Five tips for surviving Oregon's fall rains

Updated: Oct 22, 2021

Piper Lehr

Staff writer

Art by Maizy Goerlitz.

Fall season has arrived, and with it, the famous Oregon rain. First-year and transfer students with little rain experience may be wondering what the best ways to stay dry and safe are. Whether readers are part of Willamette’s large California population, or from somewhere else with a hot climate, Oregon weather is not to fear. Here are a couple of tips for weathering the storm.

1. Oregon rain isn’t constant.

Oregon rain doesn't function like one might expect rain to. Rather than exhibiting a constant downpour, Oregon rain might rain for two hours, stop, then rain again in another three hours and stop after one hour, etc. Essentially, Oregon rain exhibits on/off behavior. Do not expect any Seattle-type storms any time soon. If one is hankering for some averages, this source from may be useful.
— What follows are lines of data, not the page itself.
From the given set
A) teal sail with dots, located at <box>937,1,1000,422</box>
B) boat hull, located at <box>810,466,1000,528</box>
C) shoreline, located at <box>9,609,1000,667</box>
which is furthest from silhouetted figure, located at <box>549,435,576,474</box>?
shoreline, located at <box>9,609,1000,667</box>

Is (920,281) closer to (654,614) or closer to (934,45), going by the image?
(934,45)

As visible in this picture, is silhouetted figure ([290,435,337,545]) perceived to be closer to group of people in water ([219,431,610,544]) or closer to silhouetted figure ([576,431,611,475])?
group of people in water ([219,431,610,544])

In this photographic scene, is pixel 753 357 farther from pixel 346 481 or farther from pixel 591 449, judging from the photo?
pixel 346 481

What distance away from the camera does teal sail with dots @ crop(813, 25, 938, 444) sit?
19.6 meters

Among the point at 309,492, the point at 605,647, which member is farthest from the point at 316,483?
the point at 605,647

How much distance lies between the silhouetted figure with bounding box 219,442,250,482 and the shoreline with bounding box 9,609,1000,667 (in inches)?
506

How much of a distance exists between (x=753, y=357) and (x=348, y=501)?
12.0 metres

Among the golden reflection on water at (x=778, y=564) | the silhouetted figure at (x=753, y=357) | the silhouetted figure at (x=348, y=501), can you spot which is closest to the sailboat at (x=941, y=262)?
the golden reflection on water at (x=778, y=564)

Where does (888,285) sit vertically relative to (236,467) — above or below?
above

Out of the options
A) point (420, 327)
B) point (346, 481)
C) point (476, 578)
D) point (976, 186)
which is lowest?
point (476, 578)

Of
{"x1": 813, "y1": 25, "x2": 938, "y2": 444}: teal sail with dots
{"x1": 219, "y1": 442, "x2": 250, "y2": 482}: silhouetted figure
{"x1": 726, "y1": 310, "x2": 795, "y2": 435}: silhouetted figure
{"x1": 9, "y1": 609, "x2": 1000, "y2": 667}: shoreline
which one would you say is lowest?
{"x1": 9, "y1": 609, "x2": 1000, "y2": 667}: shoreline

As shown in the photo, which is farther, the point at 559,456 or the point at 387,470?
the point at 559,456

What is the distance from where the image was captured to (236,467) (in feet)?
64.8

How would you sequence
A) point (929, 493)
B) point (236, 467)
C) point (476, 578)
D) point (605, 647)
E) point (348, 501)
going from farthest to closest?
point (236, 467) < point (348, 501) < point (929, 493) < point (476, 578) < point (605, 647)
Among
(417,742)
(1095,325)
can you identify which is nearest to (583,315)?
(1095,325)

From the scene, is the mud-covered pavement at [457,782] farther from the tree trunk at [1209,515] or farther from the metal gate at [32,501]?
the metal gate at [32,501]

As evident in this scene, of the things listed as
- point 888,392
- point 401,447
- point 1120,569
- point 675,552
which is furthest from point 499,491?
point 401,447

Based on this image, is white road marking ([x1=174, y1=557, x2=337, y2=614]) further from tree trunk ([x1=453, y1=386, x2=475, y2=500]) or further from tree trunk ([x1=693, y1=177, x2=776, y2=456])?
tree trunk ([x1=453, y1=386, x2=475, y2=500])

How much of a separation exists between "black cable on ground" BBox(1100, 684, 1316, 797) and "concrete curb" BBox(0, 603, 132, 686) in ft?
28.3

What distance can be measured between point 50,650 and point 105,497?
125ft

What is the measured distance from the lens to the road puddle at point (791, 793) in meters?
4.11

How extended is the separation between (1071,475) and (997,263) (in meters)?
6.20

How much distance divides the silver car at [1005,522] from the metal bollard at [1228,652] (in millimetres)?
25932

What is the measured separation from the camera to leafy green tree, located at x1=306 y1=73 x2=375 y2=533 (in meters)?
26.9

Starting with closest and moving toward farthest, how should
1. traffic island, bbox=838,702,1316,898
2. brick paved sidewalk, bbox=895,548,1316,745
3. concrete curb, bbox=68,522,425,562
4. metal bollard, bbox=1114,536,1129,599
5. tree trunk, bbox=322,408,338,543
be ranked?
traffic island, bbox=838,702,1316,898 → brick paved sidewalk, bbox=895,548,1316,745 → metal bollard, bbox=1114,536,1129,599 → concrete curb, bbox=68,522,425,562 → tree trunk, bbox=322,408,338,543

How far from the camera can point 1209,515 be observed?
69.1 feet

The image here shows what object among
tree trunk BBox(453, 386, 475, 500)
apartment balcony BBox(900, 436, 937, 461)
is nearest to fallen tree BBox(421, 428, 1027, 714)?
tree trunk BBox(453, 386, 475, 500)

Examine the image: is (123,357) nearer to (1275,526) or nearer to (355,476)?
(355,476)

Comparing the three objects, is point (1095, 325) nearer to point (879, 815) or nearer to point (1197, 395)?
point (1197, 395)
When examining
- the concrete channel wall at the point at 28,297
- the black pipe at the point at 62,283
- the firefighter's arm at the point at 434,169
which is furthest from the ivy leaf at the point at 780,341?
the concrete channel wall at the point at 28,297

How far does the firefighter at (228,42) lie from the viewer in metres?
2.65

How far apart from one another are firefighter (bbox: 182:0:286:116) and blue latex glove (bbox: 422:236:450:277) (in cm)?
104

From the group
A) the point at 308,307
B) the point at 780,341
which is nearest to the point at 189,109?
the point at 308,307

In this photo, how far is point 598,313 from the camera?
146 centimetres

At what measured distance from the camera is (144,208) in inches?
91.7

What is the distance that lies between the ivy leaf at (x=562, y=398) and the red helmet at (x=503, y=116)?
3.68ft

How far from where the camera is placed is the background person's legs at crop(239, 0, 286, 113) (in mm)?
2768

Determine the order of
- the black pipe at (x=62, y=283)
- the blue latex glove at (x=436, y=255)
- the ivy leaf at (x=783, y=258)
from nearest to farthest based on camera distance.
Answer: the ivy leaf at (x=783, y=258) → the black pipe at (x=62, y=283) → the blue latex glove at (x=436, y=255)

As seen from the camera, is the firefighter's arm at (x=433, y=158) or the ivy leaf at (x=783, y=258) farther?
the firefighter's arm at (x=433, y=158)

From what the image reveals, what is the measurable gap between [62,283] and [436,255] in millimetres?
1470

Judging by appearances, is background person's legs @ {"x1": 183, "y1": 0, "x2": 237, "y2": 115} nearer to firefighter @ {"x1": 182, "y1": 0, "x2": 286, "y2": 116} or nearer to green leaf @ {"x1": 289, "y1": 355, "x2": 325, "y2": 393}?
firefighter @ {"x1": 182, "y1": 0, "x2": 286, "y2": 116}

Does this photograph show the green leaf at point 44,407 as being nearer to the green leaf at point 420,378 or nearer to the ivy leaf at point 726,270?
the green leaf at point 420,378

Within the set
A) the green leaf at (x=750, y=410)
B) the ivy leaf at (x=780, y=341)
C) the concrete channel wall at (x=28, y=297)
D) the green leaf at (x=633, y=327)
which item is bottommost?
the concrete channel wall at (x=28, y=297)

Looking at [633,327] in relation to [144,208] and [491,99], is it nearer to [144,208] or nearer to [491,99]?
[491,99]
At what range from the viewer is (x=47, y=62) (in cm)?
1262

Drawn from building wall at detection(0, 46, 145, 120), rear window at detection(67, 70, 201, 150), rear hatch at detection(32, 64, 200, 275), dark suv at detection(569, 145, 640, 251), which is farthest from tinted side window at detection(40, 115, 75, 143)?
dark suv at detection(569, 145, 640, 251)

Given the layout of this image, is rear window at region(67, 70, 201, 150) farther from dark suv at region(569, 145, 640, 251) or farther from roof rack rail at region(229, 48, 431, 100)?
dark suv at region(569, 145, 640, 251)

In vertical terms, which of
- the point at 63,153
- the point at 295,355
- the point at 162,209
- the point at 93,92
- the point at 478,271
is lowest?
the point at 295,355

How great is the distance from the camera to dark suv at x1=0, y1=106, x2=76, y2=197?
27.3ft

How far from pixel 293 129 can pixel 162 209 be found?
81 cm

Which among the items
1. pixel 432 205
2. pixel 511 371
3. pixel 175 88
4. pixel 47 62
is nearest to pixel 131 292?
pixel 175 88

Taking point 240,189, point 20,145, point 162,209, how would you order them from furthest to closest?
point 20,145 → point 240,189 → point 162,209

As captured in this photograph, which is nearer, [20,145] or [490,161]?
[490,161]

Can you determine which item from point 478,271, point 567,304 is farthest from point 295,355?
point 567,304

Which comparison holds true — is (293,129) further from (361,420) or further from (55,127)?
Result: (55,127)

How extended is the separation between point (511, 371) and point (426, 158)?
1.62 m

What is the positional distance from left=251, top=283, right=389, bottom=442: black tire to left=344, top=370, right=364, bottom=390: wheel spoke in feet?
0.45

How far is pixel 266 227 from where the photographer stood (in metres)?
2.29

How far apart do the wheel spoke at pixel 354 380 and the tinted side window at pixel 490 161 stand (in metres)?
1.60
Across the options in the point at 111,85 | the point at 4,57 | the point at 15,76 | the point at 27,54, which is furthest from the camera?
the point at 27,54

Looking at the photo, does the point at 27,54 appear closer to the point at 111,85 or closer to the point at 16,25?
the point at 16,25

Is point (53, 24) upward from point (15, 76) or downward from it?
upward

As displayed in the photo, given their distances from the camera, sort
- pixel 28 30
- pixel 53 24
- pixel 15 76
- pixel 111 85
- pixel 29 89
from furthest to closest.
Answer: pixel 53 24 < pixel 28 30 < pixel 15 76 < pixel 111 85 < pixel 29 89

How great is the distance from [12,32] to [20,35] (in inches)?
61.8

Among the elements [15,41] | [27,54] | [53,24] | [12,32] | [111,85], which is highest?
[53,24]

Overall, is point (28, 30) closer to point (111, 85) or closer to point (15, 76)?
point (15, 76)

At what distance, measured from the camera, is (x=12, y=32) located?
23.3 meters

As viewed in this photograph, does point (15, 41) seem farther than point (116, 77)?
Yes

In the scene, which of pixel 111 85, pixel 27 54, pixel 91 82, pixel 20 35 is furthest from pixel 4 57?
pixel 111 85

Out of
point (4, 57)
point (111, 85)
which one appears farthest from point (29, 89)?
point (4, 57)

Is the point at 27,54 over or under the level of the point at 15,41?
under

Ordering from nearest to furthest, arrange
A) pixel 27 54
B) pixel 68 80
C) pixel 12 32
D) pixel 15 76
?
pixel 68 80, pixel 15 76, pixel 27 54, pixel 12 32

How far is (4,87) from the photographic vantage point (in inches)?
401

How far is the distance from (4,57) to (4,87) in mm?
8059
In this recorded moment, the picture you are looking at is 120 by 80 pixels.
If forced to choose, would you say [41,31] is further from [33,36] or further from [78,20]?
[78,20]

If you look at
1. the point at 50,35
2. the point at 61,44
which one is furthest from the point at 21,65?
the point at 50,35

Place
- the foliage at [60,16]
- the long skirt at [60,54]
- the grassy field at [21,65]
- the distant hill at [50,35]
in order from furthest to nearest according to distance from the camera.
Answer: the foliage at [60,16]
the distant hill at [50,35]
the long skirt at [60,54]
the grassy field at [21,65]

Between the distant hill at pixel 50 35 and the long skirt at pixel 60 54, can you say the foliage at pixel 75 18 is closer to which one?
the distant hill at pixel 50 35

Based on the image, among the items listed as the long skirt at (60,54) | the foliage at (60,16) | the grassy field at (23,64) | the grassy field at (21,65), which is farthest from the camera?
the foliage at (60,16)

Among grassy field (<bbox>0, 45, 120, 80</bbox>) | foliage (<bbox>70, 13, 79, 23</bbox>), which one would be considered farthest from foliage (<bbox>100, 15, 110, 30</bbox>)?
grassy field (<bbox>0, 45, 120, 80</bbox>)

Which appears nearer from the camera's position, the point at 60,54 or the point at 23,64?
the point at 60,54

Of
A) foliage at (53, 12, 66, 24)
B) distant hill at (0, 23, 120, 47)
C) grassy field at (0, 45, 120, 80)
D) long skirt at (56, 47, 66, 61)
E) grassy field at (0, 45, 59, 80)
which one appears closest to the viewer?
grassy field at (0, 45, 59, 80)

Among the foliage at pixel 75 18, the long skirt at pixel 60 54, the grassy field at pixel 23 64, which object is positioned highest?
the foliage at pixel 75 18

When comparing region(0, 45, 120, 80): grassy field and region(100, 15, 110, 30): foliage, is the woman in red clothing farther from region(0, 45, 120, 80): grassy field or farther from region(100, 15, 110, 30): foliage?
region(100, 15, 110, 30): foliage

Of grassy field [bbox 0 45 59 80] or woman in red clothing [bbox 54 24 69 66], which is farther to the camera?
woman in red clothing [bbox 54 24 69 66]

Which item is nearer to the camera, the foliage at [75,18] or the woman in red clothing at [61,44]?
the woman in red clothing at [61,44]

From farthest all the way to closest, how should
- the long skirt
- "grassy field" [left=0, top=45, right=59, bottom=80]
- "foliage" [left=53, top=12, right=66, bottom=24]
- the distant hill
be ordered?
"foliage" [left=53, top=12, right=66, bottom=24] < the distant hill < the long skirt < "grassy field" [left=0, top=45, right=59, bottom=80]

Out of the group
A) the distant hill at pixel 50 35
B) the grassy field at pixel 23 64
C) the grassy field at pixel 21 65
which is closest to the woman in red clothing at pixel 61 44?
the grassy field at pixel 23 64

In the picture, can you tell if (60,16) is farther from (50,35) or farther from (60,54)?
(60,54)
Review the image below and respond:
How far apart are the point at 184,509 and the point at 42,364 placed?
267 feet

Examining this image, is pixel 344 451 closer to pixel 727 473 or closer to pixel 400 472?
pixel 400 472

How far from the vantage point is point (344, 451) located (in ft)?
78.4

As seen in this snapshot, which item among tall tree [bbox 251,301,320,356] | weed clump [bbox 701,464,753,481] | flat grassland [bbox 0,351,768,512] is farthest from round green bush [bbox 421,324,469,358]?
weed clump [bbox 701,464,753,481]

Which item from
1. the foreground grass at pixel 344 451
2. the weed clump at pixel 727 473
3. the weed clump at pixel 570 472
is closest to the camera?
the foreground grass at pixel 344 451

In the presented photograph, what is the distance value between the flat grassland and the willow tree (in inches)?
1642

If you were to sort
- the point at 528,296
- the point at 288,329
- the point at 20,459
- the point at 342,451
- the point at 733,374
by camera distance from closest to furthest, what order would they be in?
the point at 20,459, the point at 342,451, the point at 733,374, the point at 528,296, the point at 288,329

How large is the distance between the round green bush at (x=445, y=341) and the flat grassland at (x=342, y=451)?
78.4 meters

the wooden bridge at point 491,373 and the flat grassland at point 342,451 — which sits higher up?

2. Oregon rain isn’t constant, so be constantly prepared.

Since Oregon rain isn’t constant, the best way to stay dry is to be constantly prepared. Check the forecast before leaving, and if there’s a chance of rain, bring a raincoat or an umbrella. They may not be necessary leaving home, but in two hours one may walk out of class into a downpour.

3. Walk slowly.

This is self-explanatory, but it’s worth reiterating, because it can be easy to become complacent with this safety precaution. Obviously, a wet floor makes it more likely to slip, so avoid fast-walking and running when possible. Treat the world like there’s a wet floor sign in the bathroom and a bunch of puddles on the floor.

4. Avoid puddles.

Jumping in puddles may seem like a fun activity, or maybe you’re just too lazy to sidestep out of the way, but neither strategies are recommended if one is not wearing rain boots. Jumping in puddles will only result in one’s feet (and socks) becoming sopping wet and creating a miserable feeling for the next couple of hours. It will also add to your laundry pile.

5. Be mindful of the road.

Most drivers will try to slow down when it’s raining to avoid sliding in puddles and slow-walking pedestrians. However, drivers are human, so it is best to cross the road under the assumption that they may not be adhering to these precautions as much as they should be. If it looks like it has just rained recently, look both ways before crossing the street, and try not to run. The last thing one will want to do is slip in a puddle and fall in the middle of the road. And to any student drivers, please remember to be extra cautious in these circumstances.